If your child's fears seem to be excessive, persistent and interfere with daily life, talk with your child's doctor for advice on whether professional diagnosis and treatment are indicated.
If you've made the choice to seek help for a specific phobia, you've taken a huge first step. You may start by talking to your primary care doctor. Depending on your situation, your doctor may refer you to a mental health professional for evaluation and treatment.
What you can do
Before your appointment, make a list of:
- Symptoms you're experiencing, even if they seem unrelated to your anxiety. Specific phobias may cause both physical and psychological distress.
- Triggers, such as places or things you're avoiding because of your anxiety and fears. Include how you've tried to deal with these triggers, and factors that make the situation better or worse.
- Key personal information, including any major stresses or recent life changes.
- All medications, vitamins, herbal products or other supplements that you take, and the doses. Include alcohol or other drugs you may be using to reduce your feelings of anxiety.
- Questions to ask your doctor to make the most of your time together.
Questions to ask might include:
- What might have caused me to develop this fear?
- Will this go away on its own?
- Is there anything I can do to improve my symptoms?
- What treatments do you recommend for this disorder?
- Would exposure therapy or CBT help me?
- What are the side effects of medications commonly used for this condition?
- If I decide to take medications, how long will it take for my symptoms to improve?
- How much improvement can I expect if I follow your recommended treatment plan?
- I have other health conditions. How can I best manage them together?
- Are there brochures or other printed material that I can have?
- What websites do you recommend?
Don't hesitate to ask other questions during your appointment.
What to expect from your doctor
Be ready to answer your doctor's questions to reserve time to go over points you want to spend more time on. Your doctor may ask:
- Have you recently had an attack when all of a sudden you felt frightened or anxious?
- During these attacks of fear or anxiety, have you ever felt like you couldn't breathe or like you were having a heart attack?
- Have you recently been feeling nervous, anxious or on edge?
- What other symptoms do you have?
- When did you first notice these symptoms?
- When are your symptoms most likely to occur?
- Does anything seem to make your symptoms better or worse?

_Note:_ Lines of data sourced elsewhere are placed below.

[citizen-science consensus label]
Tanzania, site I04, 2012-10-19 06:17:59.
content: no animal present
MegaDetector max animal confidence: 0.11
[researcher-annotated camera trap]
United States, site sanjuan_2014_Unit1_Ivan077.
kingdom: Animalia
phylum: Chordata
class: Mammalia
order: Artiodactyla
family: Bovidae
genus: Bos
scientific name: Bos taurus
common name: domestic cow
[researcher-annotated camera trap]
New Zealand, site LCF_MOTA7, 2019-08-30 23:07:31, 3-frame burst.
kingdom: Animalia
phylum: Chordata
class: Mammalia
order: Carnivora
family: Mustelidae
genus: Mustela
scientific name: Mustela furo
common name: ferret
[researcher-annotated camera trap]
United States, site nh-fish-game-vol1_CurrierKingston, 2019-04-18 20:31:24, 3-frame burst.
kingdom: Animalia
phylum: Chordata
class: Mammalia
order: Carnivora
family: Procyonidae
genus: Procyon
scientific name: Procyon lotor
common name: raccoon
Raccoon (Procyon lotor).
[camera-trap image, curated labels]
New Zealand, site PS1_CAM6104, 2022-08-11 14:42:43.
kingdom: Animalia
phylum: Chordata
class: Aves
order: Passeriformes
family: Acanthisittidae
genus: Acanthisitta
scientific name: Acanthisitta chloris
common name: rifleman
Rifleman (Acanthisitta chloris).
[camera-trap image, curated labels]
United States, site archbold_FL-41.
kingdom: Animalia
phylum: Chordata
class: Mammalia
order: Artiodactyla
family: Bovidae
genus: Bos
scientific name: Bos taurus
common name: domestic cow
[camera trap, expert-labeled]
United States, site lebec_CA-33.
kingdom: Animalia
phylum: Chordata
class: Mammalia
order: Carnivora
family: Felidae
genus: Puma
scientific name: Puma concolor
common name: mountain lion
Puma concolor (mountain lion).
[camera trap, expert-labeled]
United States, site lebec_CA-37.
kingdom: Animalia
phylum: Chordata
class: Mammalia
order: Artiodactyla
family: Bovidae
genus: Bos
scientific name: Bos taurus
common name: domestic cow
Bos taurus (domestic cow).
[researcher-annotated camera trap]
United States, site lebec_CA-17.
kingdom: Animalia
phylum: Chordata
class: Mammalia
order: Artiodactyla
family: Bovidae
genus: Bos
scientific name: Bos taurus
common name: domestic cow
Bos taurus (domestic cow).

- Do you avoid any situations or places because you fear they'll trigger your symptoms?
- How are your symptoms affecting your life and the people closest to you?
- Have you been diagnosed with any medical conditions?
- Have you been treated for other psychiatric symptoms or mental illness in the past? If yes, what type of therapy was most beneficial?
- Do you drink caffeinated beverages? How much and how often?
- Do you drink alcohol or use street drugs? How often?
- Have you ever thought about harming yourself?